Some cases that a taxpayer may inadvertently be non-compliant in and may benefit from a VDP submission include, but are not limited to:

  • An individual who has moved to and lived in Canada for several years, earning income from foreign sources, but has never reported these foreign income on his/her Canadian tax returns;
  • An individual who has left Canada and has rented his/her home in Canada while he/she is in another country, but has not filed appropriate tax slips nor prepared Canadian tax returns;
  • A company who has sent an employee to work in Canada from his/her temporary home in Canada, but has not prepared proper Canadian payroll filings for the employee; or
  • A company who has sent an employee to set up an office in Canada and to report to work from that Canadian office, but has not prepared proper Canadian payroll filings for the employee.

The individual and/or company may not have been aware of, or received proper Canadian advice, and therefore may be non-compliant with Canada’s tax system. A company’s non-compliance, especially, may even trickle into an employee’s non-compliance if the employee was also unaware that he/she had an obligation.

If the CRA has not contacted the taxpayer regarding a non-compliance, the taxpayer has the opportunity to proactively disclose details to the CRA through the VDP and request for relief. It is important for taxpayers to take action on any identified non-compliance as soon as possible as the VDP submission process may be time-consuming as it requires numerous pieces of information and calculations. In addition, the CRA is presently only able to grant relief up to 10 calendar years from the date of submission; thus, any VDP submissions for long-term non-compliance should be submitted as soon as it is discovered.

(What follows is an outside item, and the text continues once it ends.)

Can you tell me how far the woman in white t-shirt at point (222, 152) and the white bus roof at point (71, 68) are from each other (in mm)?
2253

Furthermore, if the non-compliance relates to the province of Quebec, Revenu Quebec offers a similar VDP, which follows many of the same guidelines as the Federal program. However, a separate submission is required as the Quebec tax system differs slightly.

BDO Comment

Proactively taking action on any non-compliance in advance of the CRA is key in taking advantage of the potential reliefs through a VDP submission. Individuals and companies may take the initiative by:

  • Reviewing records to identify any historical actions that may possibly have triggered a tax obligation in Canada. For individuals, this may include being physically present in Canada for an extended period of time or working in Canada for a short period of time. For companies, this may include sending employees to work in Canada or hiring and paying contractors to provide services in Canada;
  • Gathering any available related records in order to compile the necessary details such as persons involved, days in Canada, and unreported wages or other income; and
  • Reaching out to an experienced tax professional, such as BDO, to obtain proper advice on the risk of exposure and possible next steps.

A VDP submission may be time-consuming and require numerous conversations between the taxpayer, tax professional, and the CRA. However, a VDP may offer significant relief that could translate to thousands or millions of dollars better used to invest elsewhere. Where situations are too complex to handle alone, BDO is standing by should aid be required.